Durante varias horas, los agentes se centraron en vaciar el agua del pozo para posteriormente bajar en busca de pruebas o algún resto que pudiera esclarecer la desaparición de la pontevedresa Sonia Iglesias.

El desbroce de esta finca de unos 300 metros cuadrados, con motivo de las tareas de ejecución de la Ronda Este que une O Pino-Bora con el entorno de Montecelo, dejó al descubierto este pozo de escasas dimensiones, que agentes de la investigación no tenían localizado.

¿Por qué buscaron en este pozo? Estíbaliz Palma, comisaria provincial, confirmó que la investigación vincula la existencia de un pozo con la desaparición de la pontevedresa. Investigaron otros sobre los que había sospecha y el inspeccionado el miércoles responde a la necesidad de no dejar «ningún cabo suelto». De ahí que la aparición de este nuevo pozo de agua motivara el traslado de efectivos desde Madrid en busca de nuevos indicios.

No es la primera vez que, por sorpresa, se pone en marcha un operativo para tratar de encontrar los restos de Sonia Iglesias y cerrar un caso que sigue causando conmoción en la ciudad. De hecho, en febrero del 2018, un nutrido número de agentes se desplazó también hasta una propiedad vinculada con la familia de Julio Araújo. Las pesquisas se centraron entonces en el interior de este domicilio, donde se llegaron a realizar excavaciones, así como en una fosa séptica y en un pozo, actuaciones que se completaron con una serie de catas en las parcelas anexas en la vivienda. Pero todo fue en vano, porque no se topó el cuerpo ni ninguna pista sólida.

Aunque este nuevo intento policial parece no haber aportado algún dato sobre el paradero de Sonia Iglesias, la investigación sigue abierta.

Y es que tanto Estíbaliz Palma como la subdelegada del Gobierno, Maica Larriba, confirmaron ayer que aunque la causa está archivada judicialmente, la Fiscalía de Pontevedra y la Policía Nacional mantienen activa la investigación, dirigida de forma coordinada por una unidad especializada en Madrid y agentes en Pontevedra.

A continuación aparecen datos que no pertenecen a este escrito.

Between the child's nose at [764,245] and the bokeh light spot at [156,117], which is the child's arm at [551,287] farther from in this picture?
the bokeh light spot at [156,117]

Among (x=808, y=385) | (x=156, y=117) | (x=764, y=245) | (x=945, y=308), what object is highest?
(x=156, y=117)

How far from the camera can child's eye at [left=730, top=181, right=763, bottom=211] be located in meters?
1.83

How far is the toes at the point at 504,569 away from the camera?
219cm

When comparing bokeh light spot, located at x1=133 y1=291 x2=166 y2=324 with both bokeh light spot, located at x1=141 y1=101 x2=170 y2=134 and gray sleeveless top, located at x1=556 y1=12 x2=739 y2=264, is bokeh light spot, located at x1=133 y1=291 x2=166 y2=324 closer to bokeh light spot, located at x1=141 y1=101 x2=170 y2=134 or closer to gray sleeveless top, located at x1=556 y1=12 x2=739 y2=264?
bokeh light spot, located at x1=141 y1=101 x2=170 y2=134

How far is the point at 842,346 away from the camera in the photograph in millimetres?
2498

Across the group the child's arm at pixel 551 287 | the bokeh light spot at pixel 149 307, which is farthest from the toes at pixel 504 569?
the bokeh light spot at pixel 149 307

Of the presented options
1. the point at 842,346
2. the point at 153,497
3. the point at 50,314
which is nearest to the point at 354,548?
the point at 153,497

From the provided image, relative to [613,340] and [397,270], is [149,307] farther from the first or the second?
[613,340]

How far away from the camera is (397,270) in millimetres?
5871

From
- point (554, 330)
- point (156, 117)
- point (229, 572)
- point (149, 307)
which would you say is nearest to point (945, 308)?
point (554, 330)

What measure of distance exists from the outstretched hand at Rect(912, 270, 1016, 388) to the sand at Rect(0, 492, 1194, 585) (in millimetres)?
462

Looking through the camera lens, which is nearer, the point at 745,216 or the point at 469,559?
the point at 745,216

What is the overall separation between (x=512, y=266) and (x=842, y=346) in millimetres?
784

¿Qué ocurrió entre las 10.15 y las 11.45 horas del 18 de agosto del 2010?

L. P.

Julio respondió a una llamada en el teléfono fijo del domicilio familiar en torno a las once y media. Diez minutos después fue localizada la cartera de la pontevedresa en las inmediaciones del poblado de O Vao

¿Qué ocurrió entre las 10.15 y las 11.45 horas del 18 de agosto del 2010? Esta es la pregunta que está suponiendo todo un quebradero de cabeza para la Policía Nacional y la Fiscalía de Pontevedra, que hasta ayer evitaban aludir a la desaparición de la pontevedresa como un posible homicidio.

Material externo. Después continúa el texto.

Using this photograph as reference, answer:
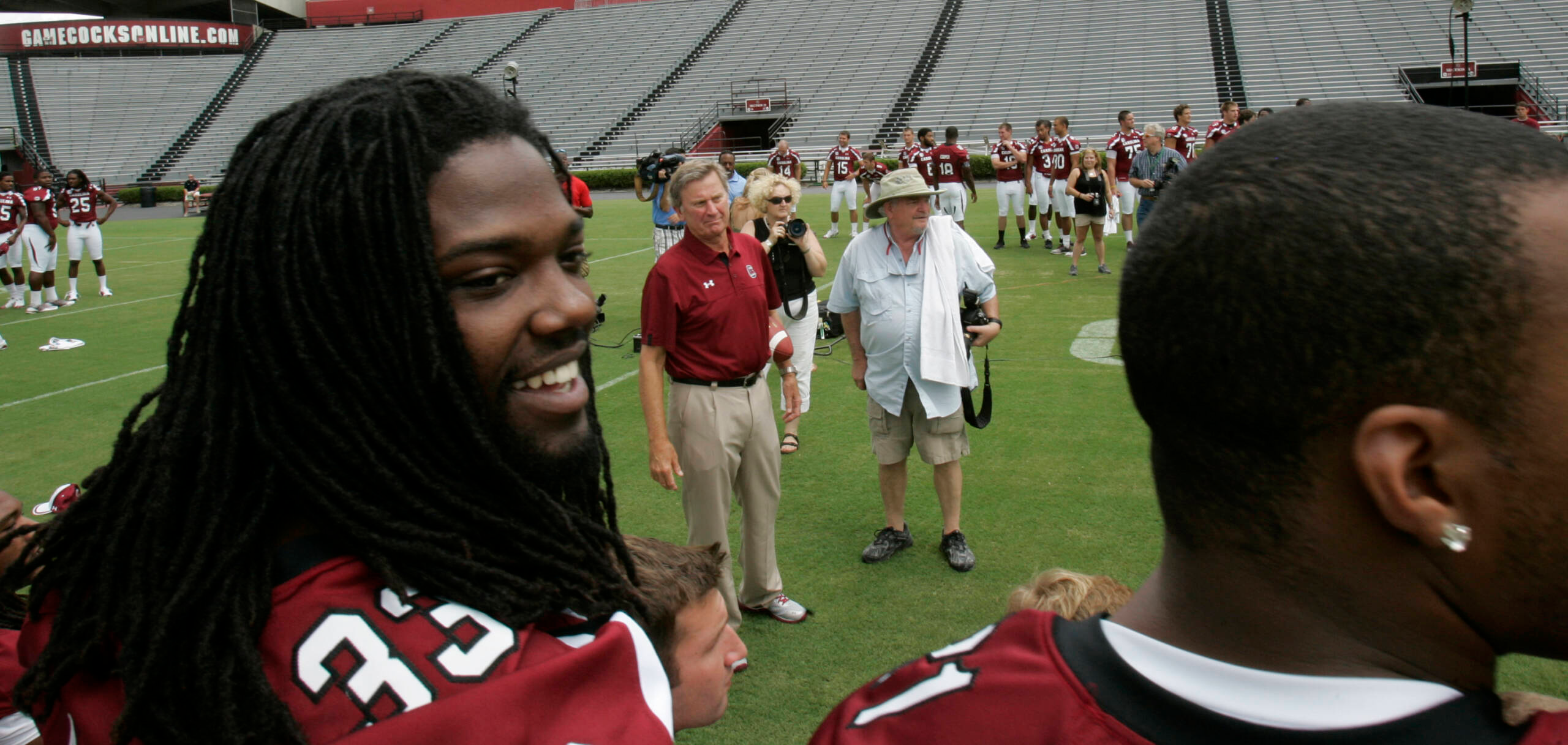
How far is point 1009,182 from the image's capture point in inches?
618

Es a las diez y cuarto de aquella mañana cuando se sitúa a Sonia Iglesias saliendo de una zapatería de Arzobispo Malvar y se le pierde la pista. Julio Araújo sostuvo que se subió a su coche, pero poco tiempo después se apeó para hacer unos recados antes de incorporase a su trabajo en Massimo Dutti. Si inicialmente apuntó que su expareja tomó esta decisión al encontrarse detenidos en un atasco, las cámaras de tráfico pusieron de manifiesto que la circulación era fluida en este punto del casco urbano. Entonces precisó que un camión o algo similar obstaculizaba la marcha.